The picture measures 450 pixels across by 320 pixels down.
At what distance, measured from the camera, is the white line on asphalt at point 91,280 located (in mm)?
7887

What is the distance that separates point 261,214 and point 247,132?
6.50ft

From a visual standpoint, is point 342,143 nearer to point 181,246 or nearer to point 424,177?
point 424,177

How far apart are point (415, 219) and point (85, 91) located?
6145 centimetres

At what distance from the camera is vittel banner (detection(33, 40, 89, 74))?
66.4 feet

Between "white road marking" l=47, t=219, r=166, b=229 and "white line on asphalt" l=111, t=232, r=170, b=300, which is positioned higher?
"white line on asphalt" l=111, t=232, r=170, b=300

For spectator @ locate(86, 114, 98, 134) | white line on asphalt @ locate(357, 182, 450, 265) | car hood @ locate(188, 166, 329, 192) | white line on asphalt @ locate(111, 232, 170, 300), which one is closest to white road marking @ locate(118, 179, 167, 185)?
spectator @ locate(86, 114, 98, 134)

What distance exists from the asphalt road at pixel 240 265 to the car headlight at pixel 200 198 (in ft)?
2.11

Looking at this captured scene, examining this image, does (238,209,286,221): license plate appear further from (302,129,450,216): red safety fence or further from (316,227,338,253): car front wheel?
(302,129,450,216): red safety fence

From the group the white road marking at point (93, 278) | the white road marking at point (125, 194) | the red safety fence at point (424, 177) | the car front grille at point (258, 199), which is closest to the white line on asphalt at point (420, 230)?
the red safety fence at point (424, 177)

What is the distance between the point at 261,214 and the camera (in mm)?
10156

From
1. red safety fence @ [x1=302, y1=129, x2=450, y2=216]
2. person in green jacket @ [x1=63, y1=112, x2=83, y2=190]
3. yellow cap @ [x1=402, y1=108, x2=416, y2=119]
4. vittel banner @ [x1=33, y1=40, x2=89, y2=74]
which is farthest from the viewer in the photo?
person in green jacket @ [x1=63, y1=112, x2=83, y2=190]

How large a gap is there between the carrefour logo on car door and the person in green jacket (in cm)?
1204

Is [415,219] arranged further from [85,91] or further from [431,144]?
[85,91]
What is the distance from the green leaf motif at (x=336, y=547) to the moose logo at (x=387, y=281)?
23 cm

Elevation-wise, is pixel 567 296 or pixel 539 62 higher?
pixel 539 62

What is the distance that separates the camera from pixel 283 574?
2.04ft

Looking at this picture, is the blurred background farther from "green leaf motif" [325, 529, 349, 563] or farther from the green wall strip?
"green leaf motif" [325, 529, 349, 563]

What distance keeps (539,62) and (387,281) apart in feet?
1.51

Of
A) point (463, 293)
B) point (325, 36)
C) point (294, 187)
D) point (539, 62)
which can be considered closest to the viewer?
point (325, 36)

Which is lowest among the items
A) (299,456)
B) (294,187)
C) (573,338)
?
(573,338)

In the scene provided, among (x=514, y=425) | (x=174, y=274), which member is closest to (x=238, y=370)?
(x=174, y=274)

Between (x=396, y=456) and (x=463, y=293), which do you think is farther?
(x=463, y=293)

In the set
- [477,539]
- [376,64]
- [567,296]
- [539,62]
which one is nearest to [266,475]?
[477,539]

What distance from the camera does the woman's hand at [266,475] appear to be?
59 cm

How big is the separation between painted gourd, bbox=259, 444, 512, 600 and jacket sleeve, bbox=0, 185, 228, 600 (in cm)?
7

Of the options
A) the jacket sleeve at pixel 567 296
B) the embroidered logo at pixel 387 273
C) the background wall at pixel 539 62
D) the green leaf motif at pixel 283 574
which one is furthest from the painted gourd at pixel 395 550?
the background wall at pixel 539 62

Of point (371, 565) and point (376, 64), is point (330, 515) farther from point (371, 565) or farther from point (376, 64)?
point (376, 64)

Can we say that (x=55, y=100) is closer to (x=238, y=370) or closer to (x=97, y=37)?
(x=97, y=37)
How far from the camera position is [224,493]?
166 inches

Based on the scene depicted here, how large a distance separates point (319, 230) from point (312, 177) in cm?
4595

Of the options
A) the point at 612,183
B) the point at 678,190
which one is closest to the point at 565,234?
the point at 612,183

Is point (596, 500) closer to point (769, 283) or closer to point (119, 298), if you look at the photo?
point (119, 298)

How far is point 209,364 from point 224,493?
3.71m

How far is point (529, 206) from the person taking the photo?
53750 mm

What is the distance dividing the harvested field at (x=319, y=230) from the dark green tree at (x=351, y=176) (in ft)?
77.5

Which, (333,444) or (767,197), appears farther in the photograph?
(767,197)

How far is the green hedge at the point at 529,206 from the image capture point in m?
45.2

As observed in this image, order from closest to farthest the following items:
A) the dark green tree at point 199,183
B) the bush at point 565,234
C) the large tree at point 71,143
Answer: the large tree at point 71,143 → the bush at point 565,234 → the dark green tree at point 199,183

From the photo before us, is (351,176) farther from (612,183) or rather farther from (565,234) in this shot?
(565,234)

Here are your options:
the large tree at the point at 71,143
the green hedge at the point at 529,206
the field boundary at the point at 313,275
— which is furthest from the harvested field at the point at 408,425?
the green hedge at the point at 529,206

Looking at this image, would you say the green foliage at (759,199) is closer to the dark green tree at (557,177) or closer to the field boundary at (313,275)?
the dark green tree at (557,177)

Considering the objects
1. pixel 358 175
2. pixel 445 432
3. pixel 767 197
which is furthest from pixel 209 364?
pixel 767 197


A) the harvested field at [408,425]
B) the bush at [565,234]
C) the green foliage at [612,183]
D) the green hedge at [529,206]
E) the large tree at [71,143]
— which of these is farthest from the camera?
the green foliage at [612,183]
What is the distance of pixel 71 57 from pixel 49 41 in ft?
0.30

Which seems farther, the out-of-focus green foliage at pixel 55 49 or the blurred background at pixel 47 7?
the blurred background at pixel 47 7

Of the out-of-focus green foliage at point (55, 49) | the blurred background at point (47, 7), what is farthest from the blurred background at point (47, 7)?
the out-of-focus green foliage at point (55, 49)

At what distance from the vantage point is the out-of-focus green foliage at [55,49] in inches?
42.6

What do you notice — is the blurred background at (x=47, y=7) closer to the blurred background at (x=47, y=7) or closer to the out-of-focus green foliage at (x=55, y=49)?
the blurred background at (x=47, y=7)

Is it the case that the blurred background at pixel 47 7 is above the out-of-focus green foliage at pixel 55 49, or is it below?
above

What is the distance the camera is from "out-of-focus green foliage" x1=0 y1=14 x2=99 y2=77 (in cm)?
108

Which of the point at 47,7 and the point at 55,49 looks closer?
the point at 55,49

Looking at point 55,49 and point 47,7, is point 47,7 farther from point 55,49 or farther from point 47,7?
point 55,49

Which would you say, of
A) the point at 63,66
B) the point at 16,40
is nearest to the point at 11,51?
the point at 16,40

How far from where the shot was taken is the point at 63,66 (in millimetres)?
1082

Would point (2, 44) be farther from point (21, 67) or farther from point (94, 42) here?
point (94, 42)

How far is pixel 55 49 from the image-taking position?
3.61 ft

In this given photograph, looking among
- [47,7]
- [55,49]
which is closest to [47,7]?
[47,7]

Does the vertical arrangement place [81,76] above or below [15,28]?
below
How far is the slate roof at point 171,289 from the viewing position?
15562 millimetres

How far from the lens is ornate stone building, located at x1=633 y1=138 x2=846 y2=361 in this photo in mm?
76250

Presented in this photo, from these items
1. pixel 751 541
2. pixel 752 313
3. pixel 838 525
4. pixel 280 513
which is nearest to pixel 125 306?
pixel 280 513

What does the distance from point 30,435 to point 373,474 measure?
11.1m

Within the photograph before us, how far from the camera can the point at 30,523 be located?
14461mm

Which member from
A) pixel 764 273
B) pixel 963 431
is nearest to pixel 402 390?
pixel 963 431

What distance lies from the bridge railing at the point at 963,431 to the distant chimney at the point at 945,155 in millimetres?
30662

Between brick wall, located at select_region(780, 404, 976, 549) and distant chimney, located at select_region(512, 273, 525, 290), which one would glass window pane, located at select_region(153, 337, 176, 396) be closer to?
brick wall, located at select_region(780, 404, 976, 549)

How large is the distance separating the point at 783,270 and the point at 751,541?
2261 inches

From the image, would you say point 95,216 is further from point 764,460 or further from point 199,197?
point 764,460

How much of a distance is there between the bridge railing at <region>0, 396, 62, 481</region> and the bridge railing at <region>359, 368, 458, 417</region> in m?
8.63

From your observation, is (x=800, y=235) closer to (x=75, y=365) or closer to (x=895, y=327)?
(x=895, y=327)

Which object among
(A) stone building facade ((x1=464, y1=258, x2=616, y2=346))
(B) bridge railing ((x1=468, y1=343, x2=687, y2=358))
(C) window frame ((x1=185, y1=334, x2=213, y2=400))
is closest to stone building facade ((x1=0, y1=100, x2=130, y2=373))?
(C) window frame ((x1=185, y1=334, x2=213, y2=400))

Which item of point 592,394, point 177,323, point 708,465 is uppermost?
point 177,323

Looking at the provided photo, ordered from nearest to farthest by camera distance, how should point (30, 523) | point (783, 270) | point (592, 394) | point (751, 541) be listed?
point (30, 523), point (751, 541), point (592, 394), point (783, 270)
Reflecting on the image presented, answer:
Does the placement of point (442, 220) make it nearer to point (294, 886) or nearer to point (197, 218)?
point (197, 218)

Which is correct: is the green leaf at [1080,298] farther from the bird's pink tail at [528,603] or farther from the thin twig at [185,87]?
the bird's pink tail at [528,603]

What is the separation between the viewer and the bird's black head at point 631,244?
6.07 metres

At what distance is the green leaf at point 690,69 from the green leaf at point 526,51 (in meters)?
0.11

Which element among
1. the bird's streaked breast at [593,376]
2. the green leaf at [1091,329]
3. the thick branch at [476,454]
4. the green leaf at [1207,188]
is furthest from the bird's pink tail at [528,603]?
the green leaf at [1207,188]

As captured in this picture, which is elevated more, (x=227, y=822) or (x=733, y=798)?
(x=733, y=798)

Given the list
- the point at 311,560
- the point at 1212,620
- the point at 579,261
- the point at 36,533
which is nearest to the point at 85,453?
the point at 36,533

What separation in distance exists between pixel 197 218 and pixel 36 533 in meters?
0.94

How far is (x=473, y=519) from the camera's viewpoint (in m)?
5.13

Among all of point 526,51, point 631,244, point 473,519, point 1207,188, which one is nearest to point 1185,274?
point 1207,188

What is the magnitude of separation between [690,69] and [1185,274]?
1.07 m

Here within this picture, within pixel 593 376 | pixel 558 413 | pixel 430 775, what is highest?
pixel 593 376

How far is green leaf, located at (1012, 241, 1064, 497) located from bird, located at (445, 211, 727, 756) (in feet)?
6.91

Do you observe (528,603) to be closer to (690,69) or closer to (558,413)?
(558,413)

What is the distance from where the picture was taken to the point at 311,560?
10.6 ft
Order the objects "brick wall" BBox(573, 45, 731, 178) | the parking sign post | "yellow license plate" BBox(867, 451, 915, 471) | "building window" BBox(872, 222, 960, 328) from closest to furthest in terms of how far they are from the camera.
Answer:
______
| Work to complete |
Copy the items again without any change, starting at the line that contains "What separation in" and ending at the final line of the items, both included.

| Full response |
What separation in distance exists between pixel 197 218 and pixel 36 533 in meters?
0.94

How far is (x=473, y=519) from the camera's viewpoint (in m)?
5.13

Among all of point 526,51, point 631,244, point 473,519, point 1207,188, which one is nearest to point 1185,274?
point 1207,188

What is the magnitude of separation between [690,69] and [1185,274]?
1.07 m

Here within this picture, within pixel 593 376 | pixel 558 413 | pixel 430 775, what is highest?
pixel 593 376

How far is green leaf, located at (1012, 241, 1064, 497) located from bird, located at (445, 211, 727, 756) (in feet)?
6.91

Do you observe (528,603) to be closer to (690,69) or closer to (558,413)?
(558,413)

What is the distance from where the picture was taken to the point at 311,560?
10.6 ft
Order the objects "brick wall" BBox(573, 45, 731, 178) | the parking sign post | "yellow license plate" BBox(867, 451, 915, 471) | "building window" BBox(872, 222, 960, 328) from closest to furthest in terms of how far they are from the camera.
Answer:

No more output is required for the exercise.